One of the annoying aspects of arguing with pro-nuclear people is their blind spot for reprocessing/waste. It just gets shrugged/handwaved away, but to the voting public, having a reactor that produces no waste in the traditional solid fuel sense would be a political boon.

The real issue is that nuclear simply isn't price competitive, it barely beats coal. I would like it to be otherwise.


Safe single fluid LFRs are scifi. Two fluid ones have worse reprocessing problems than solid fuel.

It would be nice, but the list of reasons which are sufficient to stop it happening is very long.


Explain the trash islands


I dont think its accurate to equate floating trash and something dissolved in solution. Their behavior is likely to be very different.


Explain the lack of sodium islands.

E: "Cesium dissolves easily in water."[1]

[1] https://www.epa.gov/radiation/radionuclide-basics-cesium-137


This is presumably being downvoted for the unnecessary “gotcha” phrasing, but it is an interesting point of distinction. I have an intuitive guess as to the principles at work, but I don’t really know the actual physics.


> but I don’t really know the actual physics

Vastly oversimplifying: two versus three dimensions.


I don’t think that explains it at all. So garbage floats (more or less), so can be modeled as a 2D plane. But why do patches form? Why isn’t the garbage distributed uniformly across the plane? And why doesn’t that same mechanism apply in 3D?


And factor in decays too!


Is that natural uranium concentrated in rock formations? Because the weapons testing and dumping disperses the material.

I'm genuinely asking


These comparisons—except for Chernobyl—are disingenuous. Nuclear weapons testing has been outlawed and has mostly stopped, natural Uranium and—even more so—Potassium don’t release radiation in nearly the same concentration as Fukushima (or Hanford to that extent). Radiation is dangerous when it concentrates.

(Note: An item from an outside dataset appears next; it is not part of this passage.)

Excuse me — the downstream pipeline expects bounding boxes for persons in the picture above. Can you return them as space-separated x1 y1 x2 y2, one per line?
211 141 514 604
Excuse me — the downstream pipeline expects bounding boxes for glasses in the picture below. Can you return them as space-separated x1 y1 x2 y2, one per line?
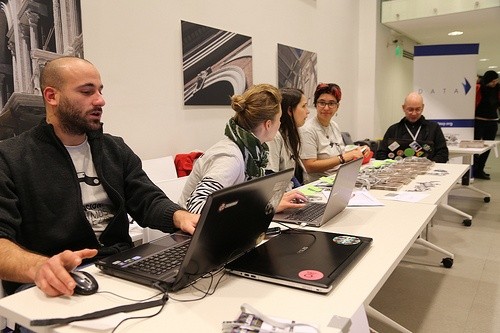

Very comparabale! And also sheer luck the main plume went there too..


Or 75mm bananas.


I don't know, you tell me. Are you saying it was non-zero?


[flagged]


More like one confirmed radiation death and around 2000 because of the tsunami and the displacement.


Radiation deaths? Lol guys, I get it, but please don't try to make a bigger fool out ouf you by ridiculing about a point noone ever made.. it is like someone would tell you that our lethargic sitting life styles makes us sick and you stand up and shout: "But noone died from sitting, while tons of people die from sports a lot!!!"


What?


US also has gotten Eastern Europe and South Korea involved.